觅血坐下,手刚扶到琴弦上,感到一阵胆颤,扭头,眯着眼睛向梧桐树后看去,但,一瞬间,刚才的感觉消失了,又望了几秒,没有发现什么,觅血收回了眼光。
“呵呵…这下可好玩了!”声音与刚刚明显不同,这是一双墨色眸子的主人。
“闭嘴!”琥珀眸子似乎更恼火了,但是却不再往觅血那望了,可能是因为怕被觅血发现吧!
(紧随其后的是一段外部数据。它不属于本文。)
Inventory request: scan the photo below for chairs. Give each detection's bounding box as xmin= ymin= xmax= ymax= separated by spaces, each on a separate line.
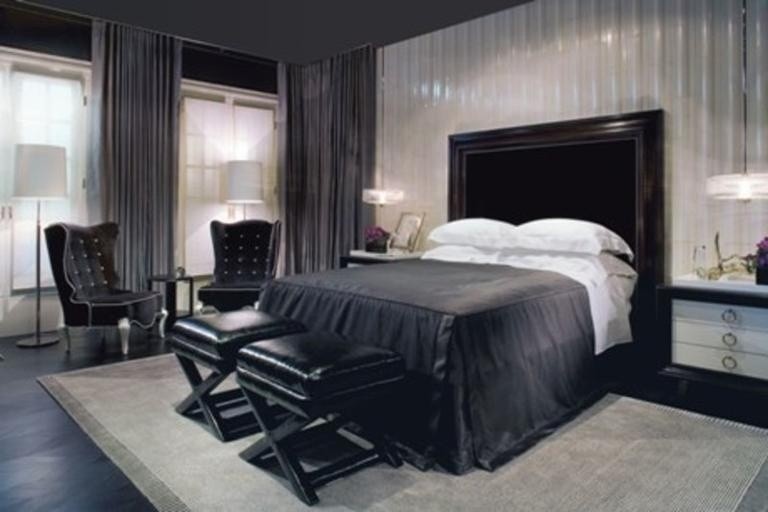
xmin=38 ymin=220 xmax=169 ymax=358
xmin=198 ymin=217 xmax=281 ymax=311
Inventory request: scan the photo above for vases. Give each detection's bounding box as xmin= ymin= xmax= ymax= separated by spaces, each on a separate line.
xmin=365 ymin=239 xmax=387 ymax=252
xmin=755 ymin=263 xmax=767 ymax=281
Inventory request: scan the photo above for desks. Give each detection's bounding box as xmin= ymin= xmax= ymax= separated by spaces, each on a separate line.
xmin=142 ymin=269 xmax=212 ymax=322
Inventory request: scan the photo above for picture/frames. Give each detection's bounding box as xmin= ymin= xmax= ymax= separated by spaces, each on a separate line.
xmin=389 ymin=212 xmax=425 ymax=254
“铮——铮——”觅血用手拨弄了几下。“琴,不错。”说罢,双手抚琴,樱唇轻启:
刀戟声共丝竹沙哑
谁带你看城外厮杀
七重纱衣血溅了白纱
兵临城下六军不发
谁知再见已是生死无话
当时缠过红线千匝
一念之差为人作嫁
那道伤疤谁的旧伤疤
还能不动声色饮茶
踏碎这一场盛世烟花
血染江山的画
怎敌你眉间一点朱砂
覆了天下也罢
始终不过一场繁华
碧血染就桃花
只想再见你泪如雨下
听刀剑喑哑
高楼奄奄一息倾塌
………………
是说一生命犯桃花
谁为你算的那一卦
最是无瑕风流不假
画楼西畔反弹琵琶
暖风处处谁心猿意马
色授魂与颠倒容华
兀自不肯相对照蜡
说爱折花不爱青梅竹马
到头来算的那一卦
终是为你覆了天下
………………
回到那一刹那
岁月无声也让人害怕
枯藤长出枝桠
原来时光已翩然轻擦
梦中楼上月下
站着眉目依旧的你啊
拂去衣上雪花
并肩看天地浩大
“她真得弹动了,还弹得那么好,她的歌声是那么美。”墨色眸子的主人忘我的说。“师兄,你要提防的人找到了,真没想到是她。”
那人的师兄没有回答,而是陷入了回忆:
“离儿,记住这张纸上的东西。”先皇君临说。“然后……咳咳,再把毁了。”
“是,父皇。”一个五、六岁的男孩乖巧的答道,他背了下来,而且,再也忘不了。
那是一张泛着蜡黄的纸,蜡黄色证明着它的年代久远,上面有三句话,哦不,应该是四句话,因为中间还有一块被烧过的痕迹。“一曲摄魂,惊天犹人,****,江山必毁。”此话一出,让男孩很震惊,可是,偏偏少了最重要的一句。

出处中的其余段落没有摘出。